After his committee rejected all three of President Carter's proposed energy-saving taxes, Long settled on the idea a week or two ago of loading up the bill with tax credits to encourage production and conservation of energy.
His hope to whip this skeleton bill through the Senate next week and go to conference witht he House to bargain about taxes and incentives. The House approved all three Carter taxes, on domestic crude oil, industrial use of oil and natural gas and low-mileage cars.
Sen. Edmund S. Muskie (D-Maine), chairman of the Senate Budget Committee, called a meeting of his committee for Tuesday morning, just before the Senate takes up the energy tax bill, to consider the budget-busting implications of Long's tax credits.
Muskie, who has tangled with Long before and lost on this issue, said last night he was not predicting a floor fight with Long but felt his committee should consider the legislation in any case.
Long supports the crude oil tax, but wants the revenue to be returned to producers as incentives rather than returned to the public, as Carter proposed.
To make sure that the Senate conferees will be free to make about any kind of deal they can in conference, the committee ordered its staff to draft language that would give them broad discretion in such areas as how to spend money raised by taxes the Senate had never considered. The senators had also voted last week to create an energy development corporation to subsidize production of expensive new energy sources, though they provided it with no money.
Yesterday morning as the Finance Committee prepared to vote out the energy bill, Long said he'd been thinking that jurisdiction over a corporation of that sort might belong to the Senate banking or energy committees rather than to Finance.
He suggested that, rather than anger other committees who would consider it a "trepass upon their jurisdiction," Finance should drop the corporation provision from the bill. It could be offered as an amendment on the Senate floor, where the jurisdiction question could not be raised.
Word might have reached Long that Sen. Henry M. Jackson (D-Wash.). Energy Committee chairman, and Sen. William Proximire (D-Wis.), chairman of Banking, have met with a group of liberal senators to discuss ways of blocking Long's plan to give away $40 billion in tax incentives by 1985.

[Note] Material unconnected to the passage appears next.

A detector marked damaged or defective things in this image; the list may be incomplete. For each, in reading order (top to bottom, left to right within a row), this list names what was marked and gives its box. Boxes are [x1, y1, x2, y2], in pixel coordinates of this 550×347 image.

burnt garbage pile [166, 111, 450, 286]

Long also said he's heard that some members were disturbed by language the staff had drafted - which Long said he had not seen - for the report accompanying the bill stating that if the final conference bill contains any energy taxes they "must" be accompanied by tax credits. Long suggested that the word be changed to "May," and it was. The bill contains "must" language, but that could be changed by the conferees.

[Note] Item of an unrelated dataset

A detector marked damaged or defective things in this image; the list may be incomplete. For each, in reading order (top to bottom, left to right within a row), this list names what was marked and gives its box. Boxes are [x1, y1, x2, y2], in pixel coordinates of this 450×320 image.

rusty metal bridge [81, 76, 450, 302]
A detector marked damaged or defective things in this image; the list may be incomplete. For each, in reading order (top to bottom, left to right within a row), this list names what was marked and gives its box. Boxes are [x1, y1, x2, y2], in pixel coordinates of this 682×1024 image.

Last week, the committee decided to end all the tax credits they had voted by 1985. Yesterday they reconsidered and voted 12 to 3 to make tax incentives for oil extracted from shale and hard-to-reach natural gas permanent. The credit is $3 a barrel for shale oil and 50 cents per thousand cubic feet for geopressurized methane, much of which is under Long's state of Louisiana.
The energy bill may come under a crossfire on the Senate floor from conservatives who see it as the first step in a plan by Long to save the crude oil tax and liberals who view it as a handout to the oil and gas industry.

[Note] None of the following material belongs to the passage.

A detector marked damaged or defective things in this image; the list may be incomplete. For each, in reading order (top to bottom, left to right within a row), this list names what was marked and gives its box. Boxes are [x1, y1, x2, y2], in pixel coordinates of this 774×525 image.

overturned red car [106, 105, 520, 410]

Sen. Bob Dole (R-Kan.) told the committee that its vote sending the bill to the Senate floor would be "the first step toward a massive tax in-cease. You'll be voting for the crude oil)$ equilization tax in some form."
Long observed that the bill is "a massive tax cut as it stands."
Sen. Henry F. Byrd Jr. (Ind.-Va.) voted against the bill because, he said, the committee had failed to achieve its stated goal of emphasizing production rather than conservation. More than 90 per cent of the credit voted by the committee would be used to help industries convert from oil and gas to coal-fired boilers. Byrd also noted that the staff had increased its estimate of the revenue loss caused by the credits from $32 billion to $40 billion by 1985.